Rupert Murdoch’s top executive in Australia has defended News Corp’s reporting of the ABC’s coronation broadcast and denied it played a part in Stan Grant’s decision to stand down from hosting Q+A after becoming the target of racist attacks.
News Corp Australasia chief executive Michael Miller responded to an interview on Monday in which the ABC news director Justin Stevens accused News Corp of targeting the ABC because the public broadcaster threatened its business model.
Stevens said the excessive coverage was “amplifying and giving agency” to the racist trolls on social media.
But Miller said Stevens was making “misleading” and “unsubstantiated” claims about News Corp journalism and called on him to “correct the record”.
“The ABC needs to stop passing the buck and blaming others for its own internal problems,” the executive chairman said on Tuesday.
Much of the commentary across News Corp characterised the ABC coverage as dominated by Grant’s “successive tirades” and the “black armband” view of history when the panel was just one hour in an eight-hour broadcast.
“And the culprit, in Grant’s steam-bath of emotion, was the Crown,” Henry Ergas wrote in the Australian.
Many of the articles published on the Australian’s website and on Sky News’ YouTube channel are followed by reader comments that contain racist criticism directed at Grant.
Most are too offensive to repeat but commonly they accuse Grant of “promoting Indigenous activism”, of being a “complainer about racism”, of “playing the victim” and of inventing his Indigenous heritage.
The Australian’s editor-in-chief Michelle Gunn was forced to defend her own readers from accusations of racism in the Weekend Australian after the director of Cape York Partnership, Noel Pearson, said the readership was “of course antipathetic to recognition” and pointed to the comments section.
“They are mostly obscurant and borderline casual racists in their views,” Pearson wrote in the Weekend Australian. “Just read the comments at the bottom of this piece.”
Gunn added a note to the article with the disclaimer: “We reject [Noel] Pearson’s characterisation of our readers as ‘borderline casual racists’.”
News Corp has tried to distance itself from the accusation that it played a part in Grant’s distress, by emphasising the Q+A host was subjected to vile social media commentary, and initially ignoring Stevens’ suggestion it was a “concerted campaign” by News Corp.
The Australian “vehemently” denied an accusation from Stevens that the newspaper asked questions about an Indigenous ABC journalist after they had “pored over their social media”.
“The Australian put questions to the ABC on Sunday about a post on one journalist’s social media account, and an ABC spokesperson responded that the reporter in question had been reminded to adhere to the public broadcaster’s social media guidelines,” the Australian reported. “This masthead chose not to publish a story.”
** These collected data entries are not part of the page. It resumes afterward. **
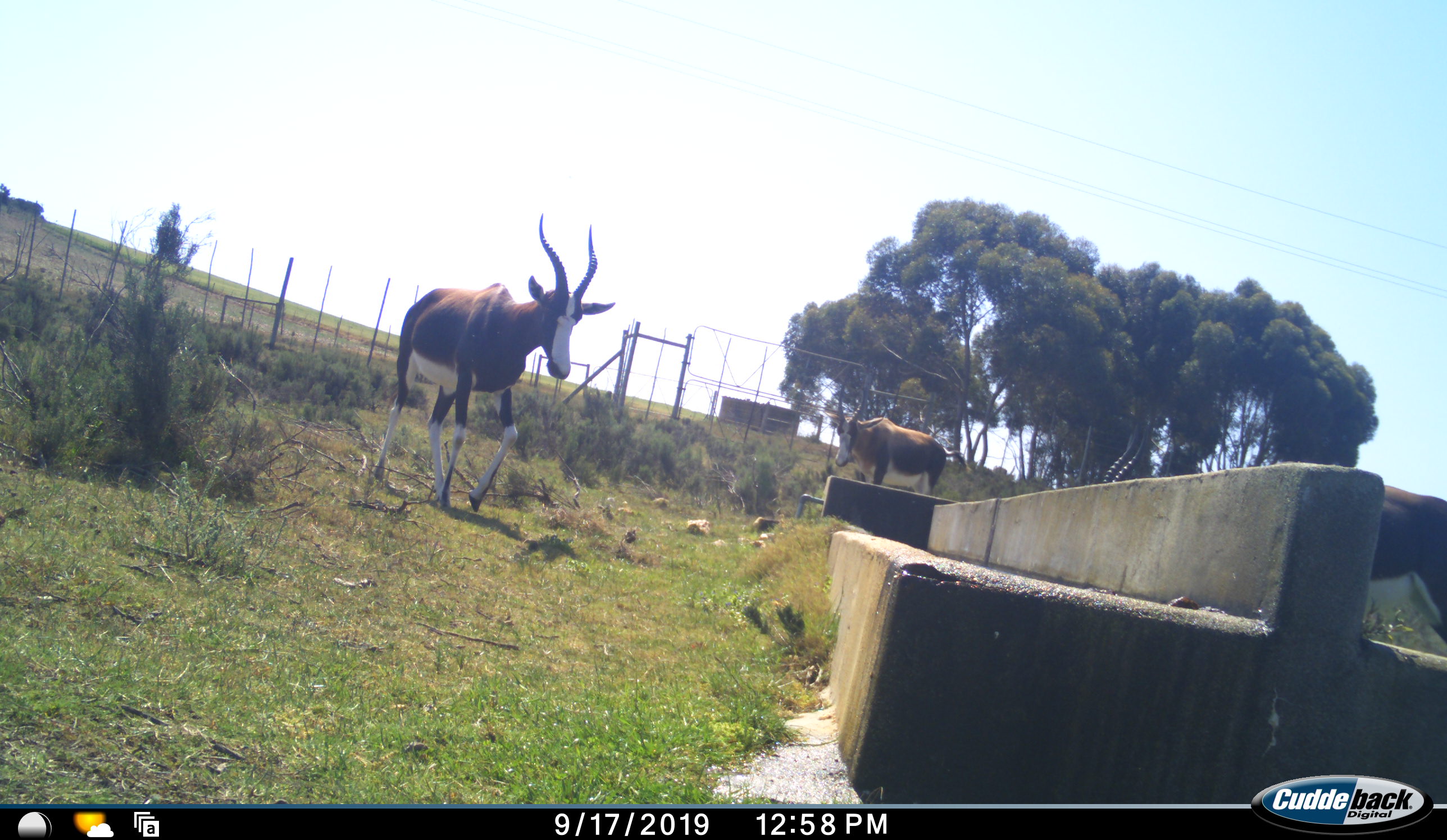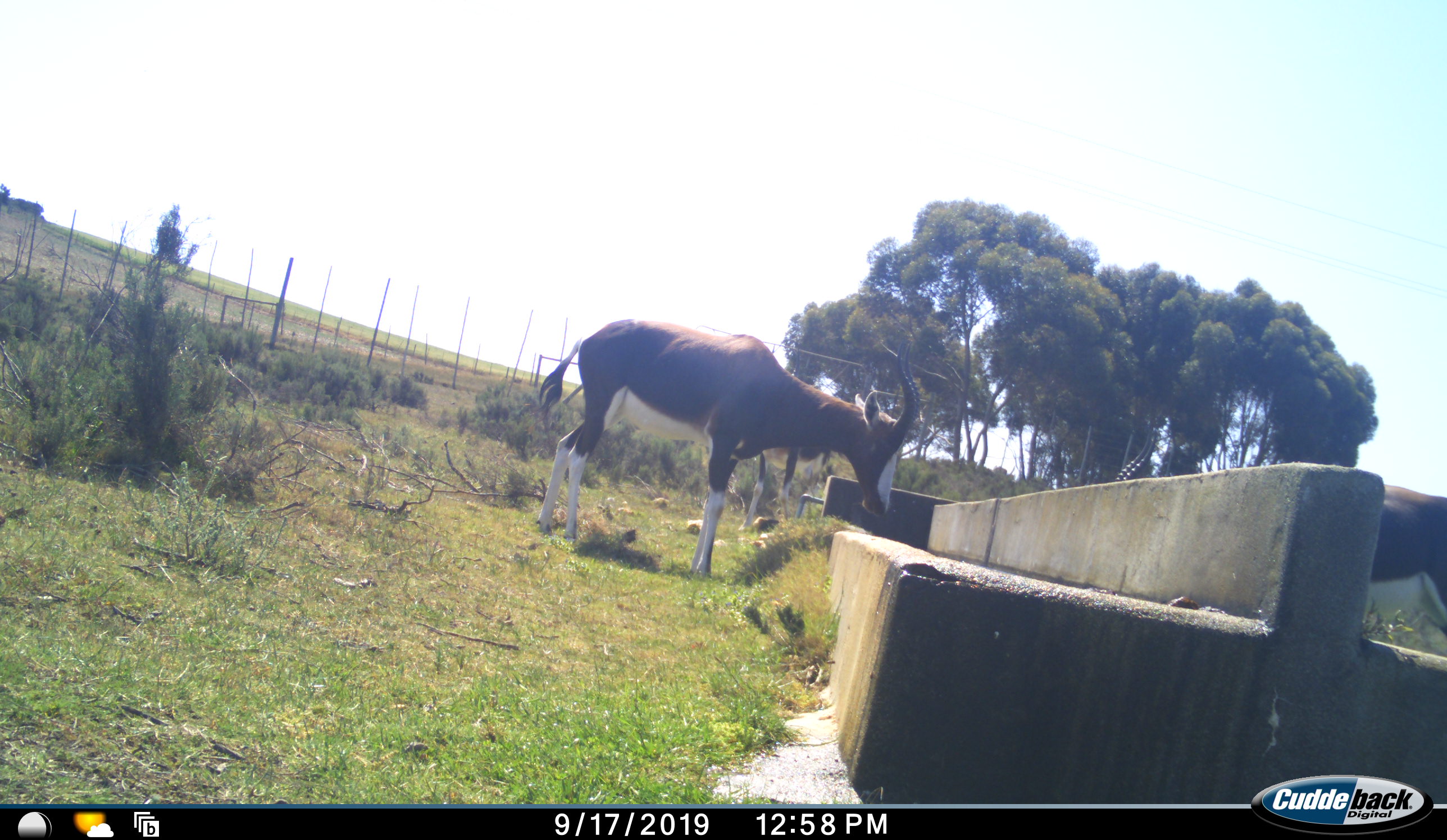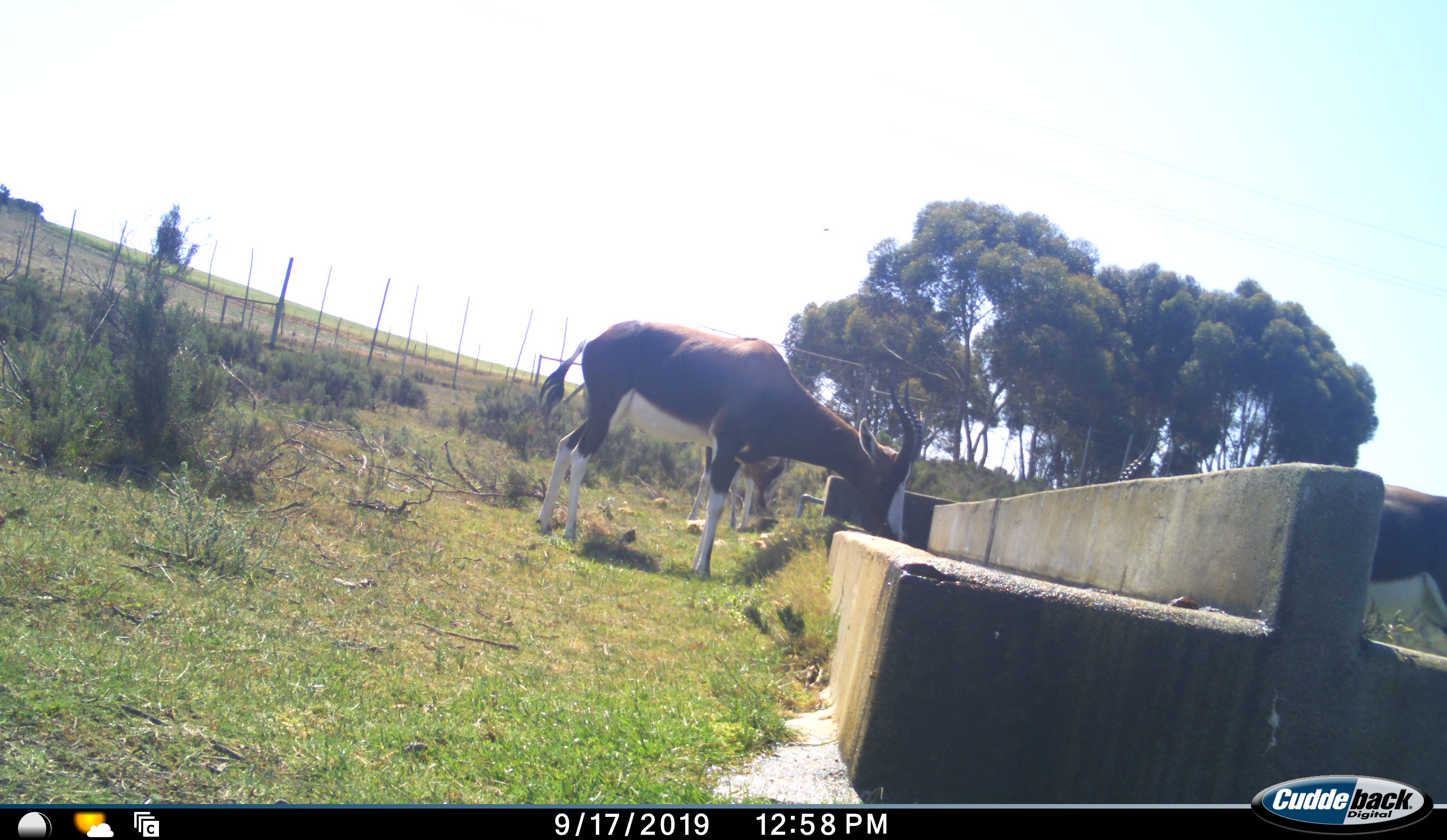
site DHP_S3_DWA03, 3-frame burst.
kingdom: Animalia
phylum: Chordata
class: Mammalia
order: Artiodactyla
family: Bovidae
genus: Damaliscus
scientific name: Damaliscus pygargus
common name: bontebok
Bontebok (Damaliscus pygargus), count 3. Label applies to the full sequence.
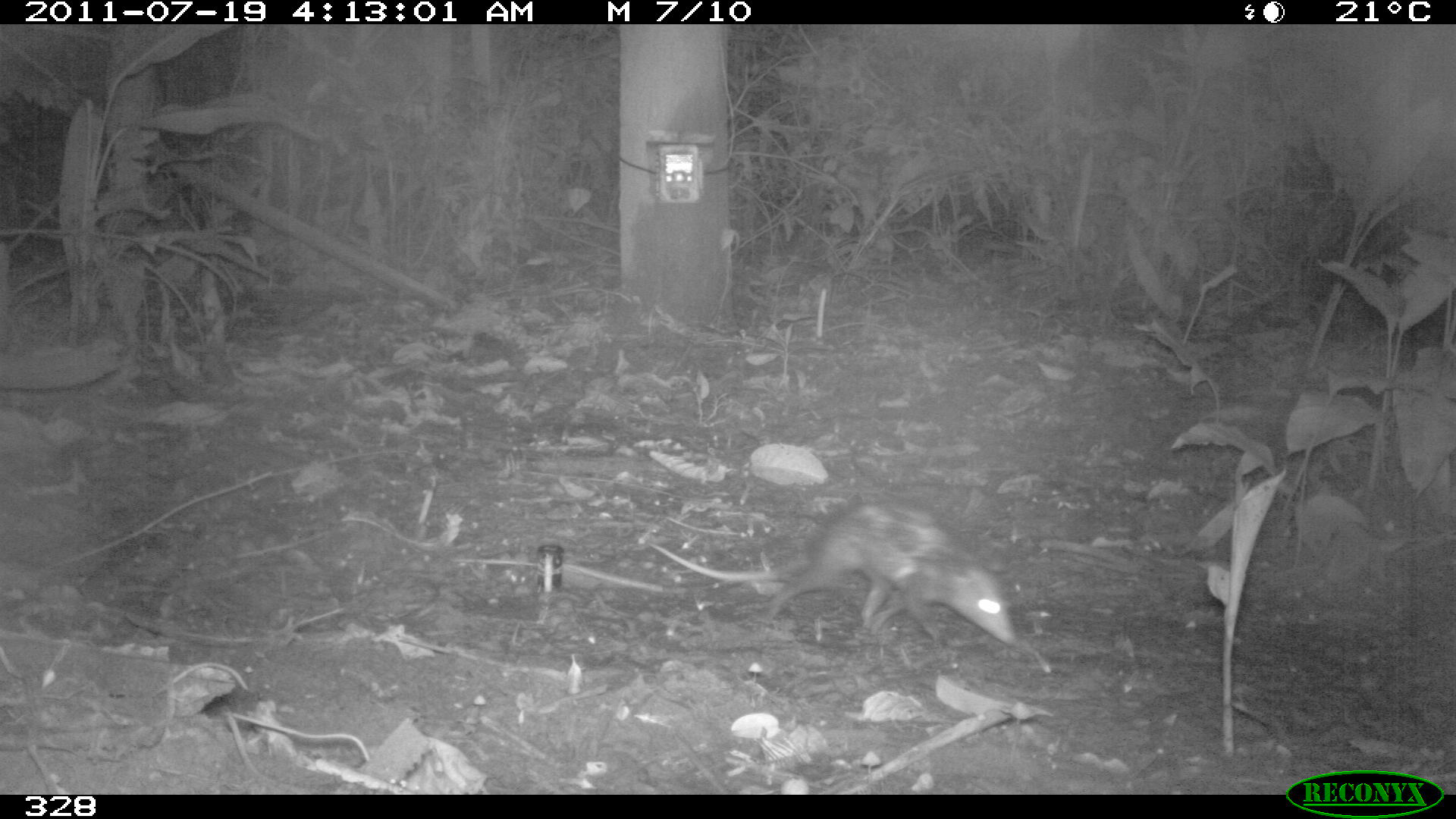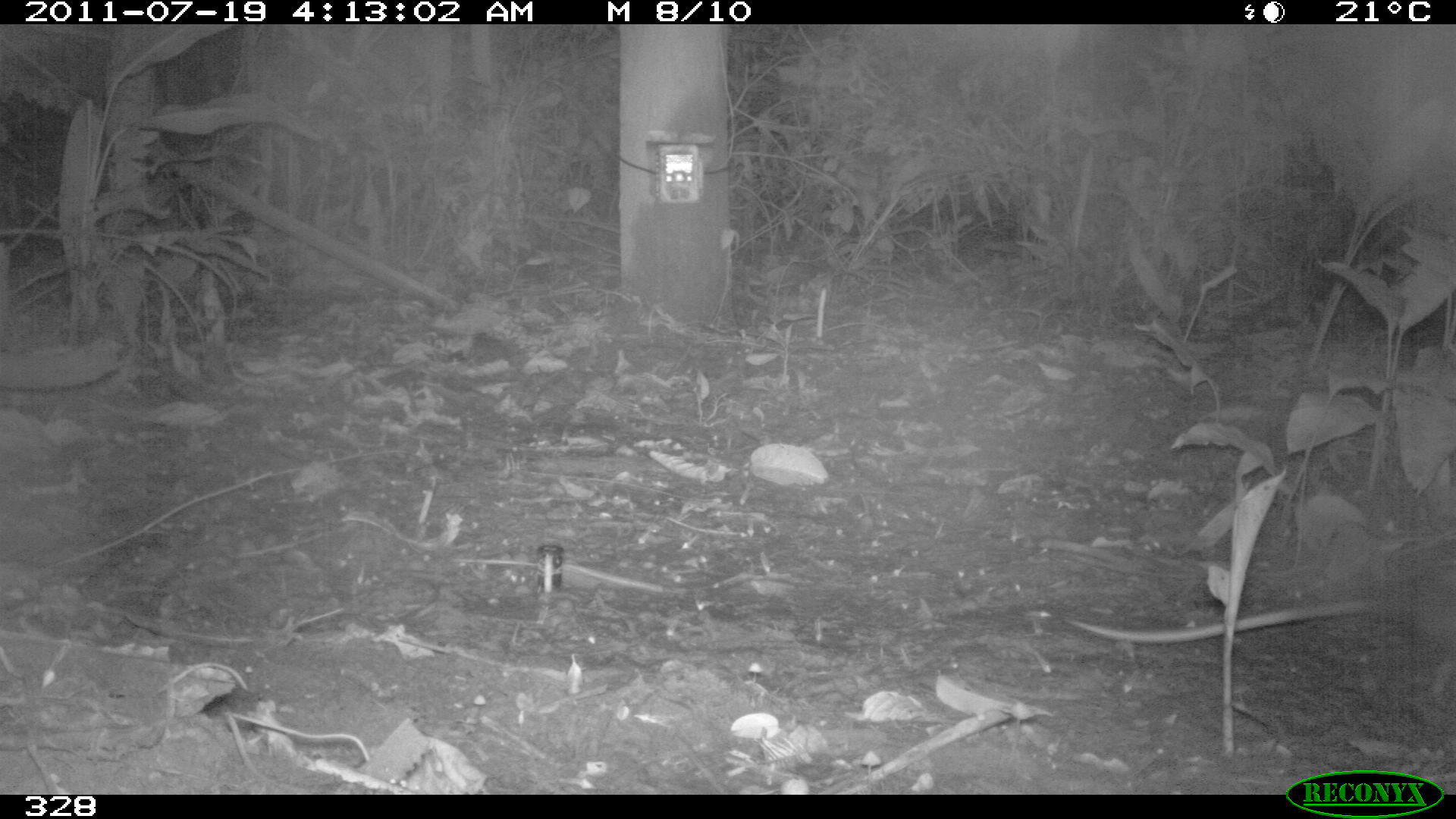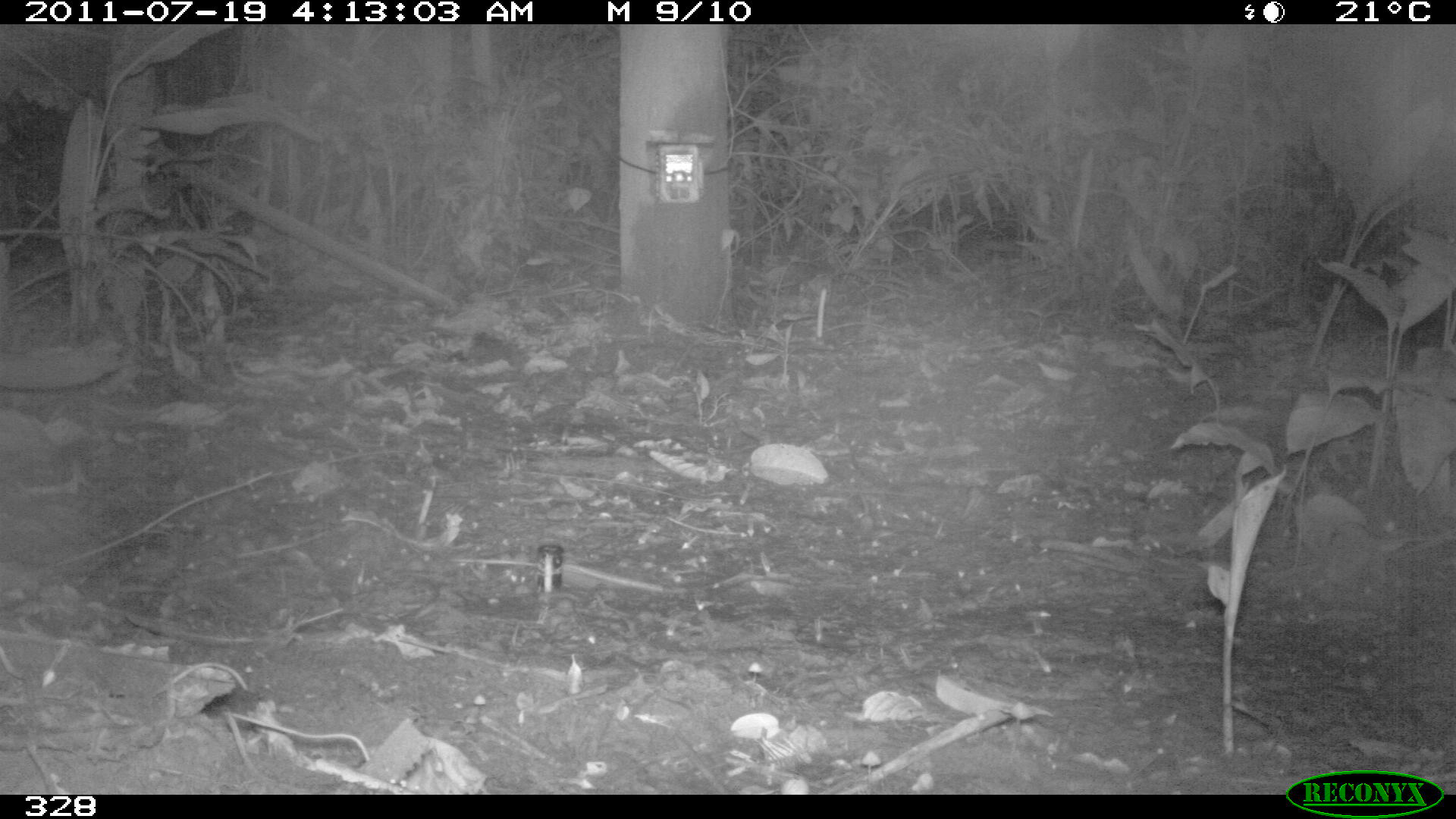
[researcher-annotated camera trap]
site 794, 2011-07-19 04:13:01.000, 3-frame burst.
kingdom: Animalia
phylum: Chordata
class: Mammalia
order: Didelphimorphia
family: Didelphidae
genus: Didelphis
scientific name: Didelphis marsupialis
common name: southern opossum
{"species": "Didelphis marsupialis (southern opossum)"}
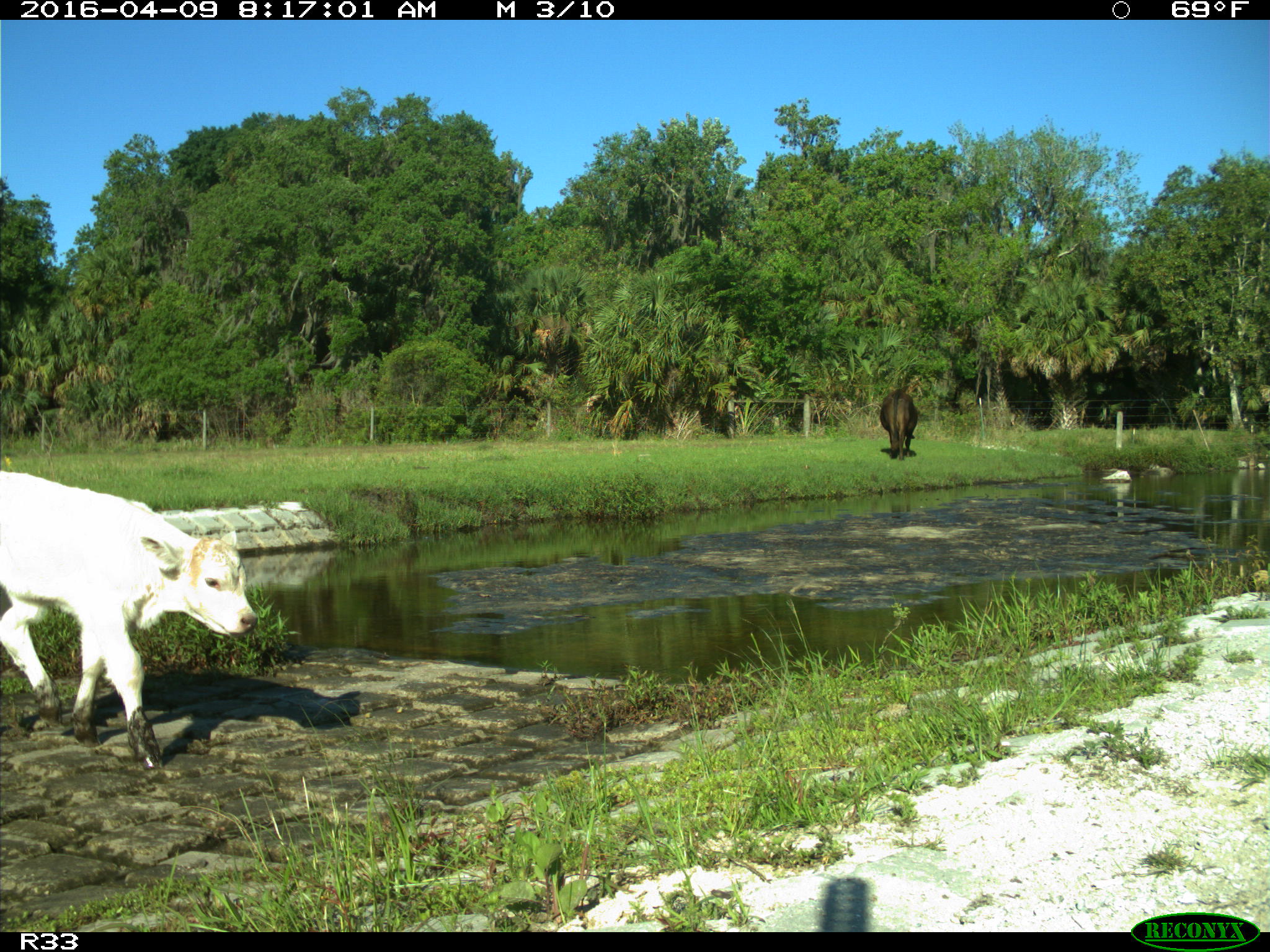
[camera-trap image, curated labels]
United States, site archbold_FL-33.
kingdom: Animalia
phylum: Chordata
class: Mammalia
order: Artiodactyla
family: Bovidae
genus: Bos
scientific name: Bos taurus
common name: domestic cow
The managing director of the ABC David Anderson will face Senate estimates on Wednesday, where the Grant incident is likely to be raised.
Grant, 59, was given a standing ovation after citing the “poison” of the media as the reason he had decided to step away from the show on Monday night.
In an emotional piece to camera, Grant said he was not leaving because of racist abuse that he had received, but because he felt he was “part of the problem”.
“I’m not walking away for a while because of racism,” the Wiradjuri journalist said. “We get that far too often. I’m not walking away because of social media hatred. I need a break from the media. I feel like I’m part of the problem. And I need to ask myself how, or if, we can do it better.”